A while back I made a laminated alphabet, with each letter taking up a full 8 1/2 x 11 sheet of paper. Once my kids have mastered writing their own name using the laminated name tag we move onto learning how to write the rest of the letters of the alphabet and the laminated letters are perfect for this because they can be used in so many different ways.
To make your own laminated alphabet, you just need to find a font that works for your kids. I have a few font recommendations here but feel free to use any font that you like. Type out the alphabet in a word processing program giving each letter it’s own line, then increase the font until each letter is large enough that it takes up the full page (Watch out for wider letters like “w”. You may need to decrease the font for wider letters individually).
You can buy a decent laminator for under $30. I don’t have one so I just took my stack of papers to a school supply store and they laminated it all for me for only a few dollars.
I have all boys — very active boys — and I’ve found that sensory activities are a great way to not only help them understand a concept but sensory activities also do wonders for calming my kids down when they’re wound up.
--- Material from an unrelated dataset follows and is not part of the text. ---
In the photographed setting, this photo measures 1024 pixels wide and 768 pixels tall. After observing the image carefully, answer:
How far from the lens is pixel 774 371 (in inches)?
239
This activity teaches letter recognition and also helps preschoolers practice small motor skills.
We frequently pull out this early literacy activity for my nearly 4 year old during our homeschooling day because it keeps him occupied while the older boys work on other subjects.
- Laminated letters (or you can print one letter on a page and slide each page into a clear sheet protector)
- Play Dough (for a fun holiday twist try our gingerbread play dough recipe)
- Show your toddler or preschooler how to make snakes from the dough.
- Place the rolled dough on top of the lines in order to form the letter.
- Repeat with each letter of the alphabet.
- As your preschooler masters this activity, you can add in the lowercase letters, numbers, or talk about the proper place to start when forming each letter.
- Put your laminated alphabet on a ring so it’s more portable and turn it into the perfect travel activity by swapping out the play dough for Wikki Stix (they don’t get ground into fabric and carpets the way dough does).